SIDR Operations                                                 H. Zhang
Internet-Draft                                                     CNNIC
Intended status: Best Current Practice                            H. Zou
Expires: 8 October 2026                                             CNIC
                                                                L. Zhang
                                                                 X. Yang
                                                                   CNNIC
                                                                   D. Ma
                                                                    ZDNS
                                                                   Y. Li
                                                                    CNIC
                                                              April 2026


      Best Current Practice for ROA Issuance Restrictions in RPKI
                  draft-zhang-sidrops-rpki-roa-bcp-02

Abstract

   This document specifies best current practices for Resource Public
   Key Infrastructure (RPKI) operators regarding Route Origin
   Authorizations (ROAs).  It RECOMMENDS that a parent Certification
   Authority (CA) void issuing ROAs for Internet number resources
   delegated to a child CA.  RPKI certification authorities(CA software)
   and relying party software are expected to support these practices by
   appropiate warning.

Status of This Memo

   This Internet-Draft is submitted in full conformance with the
   provisions of BCP 78 and BCP 79.

   Internet-Drafts are working documents of the Internet Engineering
   Task Force (IETF).  Note that other groups may also distribute
   working documents as Internet-Drafts.  The list of current Internet-
   Drafts is at https://datatracker.ietf.org/drafts/current/.
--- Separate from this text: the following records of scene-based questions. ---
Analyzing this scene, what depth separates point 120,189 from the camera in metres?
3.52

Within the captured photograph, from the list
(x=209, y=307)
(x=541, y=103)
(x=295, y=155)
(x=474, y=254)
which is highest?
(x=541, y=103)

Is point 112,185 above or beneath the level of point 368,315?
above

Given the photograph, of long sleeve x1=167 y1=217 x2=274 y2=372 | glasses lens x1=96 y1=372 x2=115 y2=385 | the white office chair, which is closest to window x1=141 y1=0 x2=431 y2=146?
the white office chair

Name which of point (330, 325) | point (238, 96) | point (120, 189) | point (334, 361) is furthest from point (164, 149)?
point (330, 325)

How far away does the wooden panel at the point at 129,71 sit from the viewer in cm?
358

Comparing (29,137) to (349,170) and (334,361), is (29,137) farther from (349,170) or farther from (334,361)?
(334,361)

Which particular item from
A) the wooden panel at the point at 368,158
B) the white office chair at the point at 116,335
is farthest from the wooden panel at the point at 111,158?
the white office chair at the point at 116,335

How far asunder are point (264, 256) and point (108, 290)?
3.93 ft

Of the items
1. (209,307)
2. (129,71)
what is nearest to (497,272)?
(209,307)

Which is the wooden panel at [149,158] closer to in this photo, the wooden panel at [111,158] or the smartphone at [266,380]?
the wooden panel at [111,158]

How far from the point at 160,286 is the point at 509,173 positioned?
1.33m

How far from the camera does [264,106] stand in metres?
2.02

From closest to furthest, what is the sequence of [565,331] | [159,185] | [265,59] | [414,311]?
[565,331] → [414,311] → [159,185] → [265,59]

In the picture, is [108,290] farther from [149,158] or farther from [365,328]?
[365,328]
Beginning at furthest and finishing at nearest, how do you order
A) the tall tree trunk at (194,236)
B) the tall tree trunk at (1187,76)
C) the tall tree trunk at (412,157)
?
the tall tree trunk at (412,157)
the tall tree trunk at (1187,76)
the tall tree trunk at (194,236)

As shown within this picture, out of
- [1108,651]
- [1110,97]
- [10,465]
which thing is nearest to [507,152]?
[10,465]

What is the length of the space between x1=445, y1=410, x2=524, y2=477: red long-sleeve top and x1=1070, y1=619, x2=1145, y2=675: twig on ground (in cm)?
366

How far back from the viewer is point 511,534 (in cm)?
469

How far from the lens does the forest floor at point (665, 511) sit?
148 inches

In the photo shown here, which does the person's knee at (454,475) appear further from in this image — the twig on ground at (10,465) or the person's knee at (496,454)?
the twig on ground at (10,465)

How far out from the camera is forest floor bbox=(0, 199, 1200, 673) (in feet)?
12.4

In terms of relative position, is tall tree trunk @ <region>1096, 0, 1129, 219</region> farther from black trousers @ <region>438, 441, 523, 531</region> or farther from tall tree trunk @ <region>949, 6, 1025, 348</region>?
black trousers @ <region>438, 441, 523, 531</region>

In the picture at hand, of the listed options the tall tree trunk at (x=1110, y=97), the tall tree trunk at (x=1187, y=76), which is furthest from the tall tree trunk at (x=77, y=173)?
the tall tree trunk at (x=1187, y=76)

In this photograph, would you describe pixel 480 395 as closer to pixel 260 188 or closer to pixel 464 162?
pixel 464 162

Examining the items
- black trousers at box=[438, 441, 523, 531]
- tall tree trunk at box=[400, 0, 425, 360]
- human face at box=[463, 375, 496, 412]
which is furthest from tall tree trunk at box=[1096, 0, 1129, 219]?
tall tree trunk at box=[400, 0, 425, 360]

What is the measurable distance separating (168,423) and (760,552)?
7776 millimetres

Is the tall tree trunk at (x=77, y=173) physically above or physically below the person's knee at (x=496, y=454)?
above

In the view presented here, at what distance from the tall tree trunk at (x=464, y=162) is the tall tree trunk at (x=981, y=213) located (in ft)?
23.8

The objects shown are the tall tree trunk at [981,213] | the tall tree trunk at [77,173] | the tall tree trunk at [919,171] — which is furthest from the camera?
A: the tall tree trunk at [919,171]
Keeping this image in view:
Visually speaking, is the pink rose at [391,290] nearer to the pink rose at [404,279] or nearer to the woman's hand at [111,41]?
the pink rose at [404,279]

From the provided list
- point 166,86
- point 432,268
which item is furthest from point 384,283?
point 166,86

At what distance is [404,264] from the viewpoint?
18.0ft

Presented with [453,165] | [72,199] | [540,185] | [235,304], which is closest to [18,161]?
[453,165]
   Internet-Drafts are draft documents valid for a maximum of six months
   and may be updated, replaced, or obsoleted by other documents at any
   time.  It is inappropriate to use Internet-Drafts as reference
   material or to cite them other than as "work in progress."

   This Internet-Draft will expire on 3 October 2026.

Copyright Notice

   Copyright (c) 2026 IETF Trust and the persons identified as the
   document authors.  All rights reserved.



Zhang, et al.            Expires 8 October 2026                 [Page 1]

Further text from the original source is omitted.